Solving crimes can be straightforward. First, someone has to commit a crime1, then someone else has to gather the clues, consider their implications, then reveal the identity of the culprit. Not every creator seems satisfied with this approach—a few have even provided their detectives with abilities beyond the human norm.
Marty Hopkirk from Randall and Hopkirk (Deceased)
Private detective Marty Hopkirk is observant enough to realize in the pilot episode that a woman’s seemingly natural death from heart failure was anything but natural. Hopkirk isn’t quite adept enough to avoid tipping his hand to the paid assassin who murdered the unfortunate woman. This results in a fatal hit-and-run for poor Marty.
In the normal run of things, being dead is a tremendous workplace impediment. As a restless ghost, Marty can seek justice…if he can convince grieving fellow detective Jeff Randall that Marty isn’t simply a hallucination.
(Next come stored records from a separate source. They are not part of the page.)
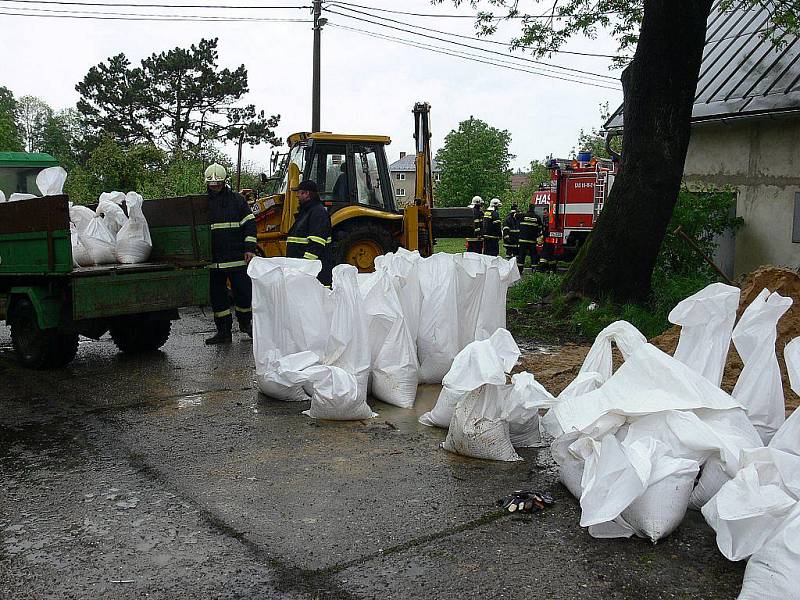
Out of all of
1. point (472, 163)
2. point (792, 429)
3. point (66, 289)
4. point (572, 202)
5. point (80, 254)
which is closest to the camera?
point (792, 429)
Their success in solving Marty’s murder only brings more cases in which having a ghost on the team proves helpful.
William Henry Murdoch from Murdoch Mysteries
Faced not merely with commonplace mundane crime, Murdoch and the other police at Toronto’s Station House No. 4 must also contend with the American imperialists, illicit tunnelling machines, heavier-than-air flying machines, and the rudimentary orbital craft for which early 20th century Canada was so notorious. Accordingly, polymath Murdoch provides Station House No. 4 with a wide range of useful gadgets, including but not limited to night vision goggles, bulletproof vests, lie detectors, and radio tracking devices, the existence of which in early 20th century Toronto may come as a surprise2 to viewers unfamiliar with the minutiae of Canadian history.
Murdock’s intellectual gifts are not limited to a knack for invention. He possesses the requisite prodigious intellect that all police detectives should possess. Furthermore, his memory is nearly photographic, and his powers of visualization are so well developed that some viewers have speculated what he actually possessed was a limited form of post-cognition.
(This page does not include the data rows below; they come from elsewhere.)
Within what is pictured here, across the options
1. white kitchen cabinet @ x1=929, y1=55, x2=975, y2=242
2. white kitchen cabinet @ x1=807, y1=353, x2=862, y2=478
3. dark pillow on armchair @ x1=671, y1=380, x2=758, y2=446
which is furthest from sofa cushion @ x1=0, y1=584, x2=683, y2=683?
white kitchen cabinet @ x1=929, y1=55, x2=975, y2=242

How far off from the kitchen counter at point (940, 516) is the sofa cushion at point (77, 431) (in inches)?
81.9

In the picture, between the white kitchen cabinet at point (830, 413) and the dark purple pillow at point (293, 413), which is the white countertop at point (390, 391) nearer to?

Louis Ciccone from Seeing Things
Middle-aged, overweight, if not divorced then working hard on becoming divorced, Louis is not much of a detective. In fact, Louis isn’t a detective at all. He is a reporter for the Toronto Gazette, one of Toronto’s many thriving newspapers. However, Louis possesses both a knack for stumbling over injustices that demand redress and sufficient moral character not to look the other way.
Key to Louis’ detecting avocation: limited post-cognition. Louis occasionally has visions of past events. These are enough to hint at what actually happened. Paranormal powers are not considered evidence in Canadian courts. Even if the visions were not often obscure, simply knowing the truth isn’t sufficient proof to satisfy the law. Therefore, Louis (aided by his long-suffering estranged wife Marge) must use his journalistic skills to find mundane evidence that will sway the legal system towards justice.
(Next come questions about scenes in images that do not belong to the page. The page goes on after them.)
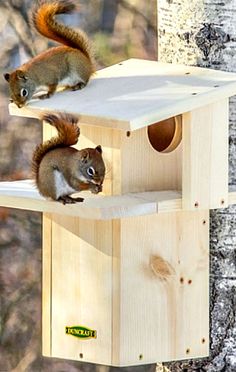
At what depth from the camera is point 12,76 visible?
17.5 feet

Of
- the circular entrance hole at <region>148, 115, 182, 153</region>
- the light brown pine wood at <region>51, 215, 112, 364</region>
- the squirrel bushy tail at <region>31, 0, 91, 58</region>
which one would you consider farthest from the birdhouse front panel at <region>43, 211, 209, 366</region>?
the squirrel bushy tail at <region>31, 0, 91, 58</region>

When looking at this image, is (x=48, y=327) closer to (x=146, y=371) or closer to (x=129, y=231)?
(x=129, y=231)

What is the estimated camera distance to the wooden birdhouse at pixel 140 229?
4.97m

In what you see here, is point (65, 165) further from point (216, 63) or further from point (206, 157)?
point (216, 63)

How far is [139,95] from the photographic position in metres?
4.97

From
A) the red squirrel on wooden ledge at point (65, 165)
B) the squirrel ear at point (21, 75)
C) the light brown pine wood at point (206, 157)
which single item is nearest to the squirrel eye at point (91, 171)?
the red squirrel on wooden ledge at point (65, 165)

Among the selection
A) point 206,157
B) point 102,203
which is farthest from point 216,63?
point 102,203

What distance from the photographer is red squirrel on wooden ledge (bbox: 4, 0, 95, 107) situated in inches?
206

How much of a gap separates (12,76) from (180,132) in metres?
0.60

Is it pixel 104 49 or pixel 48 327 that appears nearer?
pixel 48 327

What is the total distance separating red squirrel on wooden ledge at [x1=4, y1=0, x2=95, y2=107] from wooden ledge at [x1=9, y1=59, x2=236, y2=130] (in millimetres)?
41

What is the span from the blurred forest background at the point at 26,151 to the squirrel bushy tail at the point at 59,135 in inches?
114

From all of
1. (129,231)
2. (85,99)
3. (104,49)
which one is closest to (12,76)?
(85,99)

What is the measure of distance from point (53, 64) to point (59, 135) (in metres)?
0.44
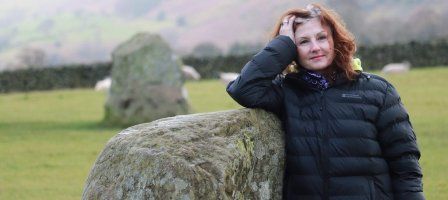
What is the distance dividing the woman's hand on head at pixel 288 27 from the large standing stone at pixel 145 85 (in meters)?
14.6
Hobo from The Littlest Hobo
Long before Jack Reacher began wandering from troubled town to troubled town, Hobo’s nomadic life invariably led him from one small town crisis to another. Canadians perplexed by unforeseen calamities outside their ability to resolve found themselves rescued by the ever-vigilant, ever-helpful Hobo.
Hobo’s most notable special ability was less an asset than a drawback: Hobo is a German Shepherd. Hobo must therefore investigate and intervene without the luxuries of hands or speech. The key to the dog’s remarkable abilities and keen insight into the human condition may lie in something revealed in a two-part episode: Hobo is enormously long-lived, as Hobo featured in the 1963–1966 TV series is apparently the same Hobo as in the 1979–1985 series. It is possible that Hobo is the same Hobo as in the 1958 movie. Is Hobo the helpful canine so experienced because Hobo is immortal? I can’t rule it out.
Yoru Morino from Goth by Otsuichi
Japan as a whole has a low murder rate and few serial killers. Therefore, under normal circumstances someone like Goth’s nameless narrator would have few opportunities to match wits with homicidal maniacs. In the world of the book, however, there is one region (not named) that abounds in vicious killers. There the narrator of this novel can indulge their taste for detection.
Key to the process: a knack not of the narrator’s but the narrator’s best friend, Morino. Morino has two abilities that make her invaluable to any would-be detective. First, for reasons that remain unclear, Morino attracts the homicidally inclined like bees are attracted to flowers. Second, Morino has turned genre-blindness into armor, apparently surviving her frequent brushes with death thanks to her sheer obliviousness.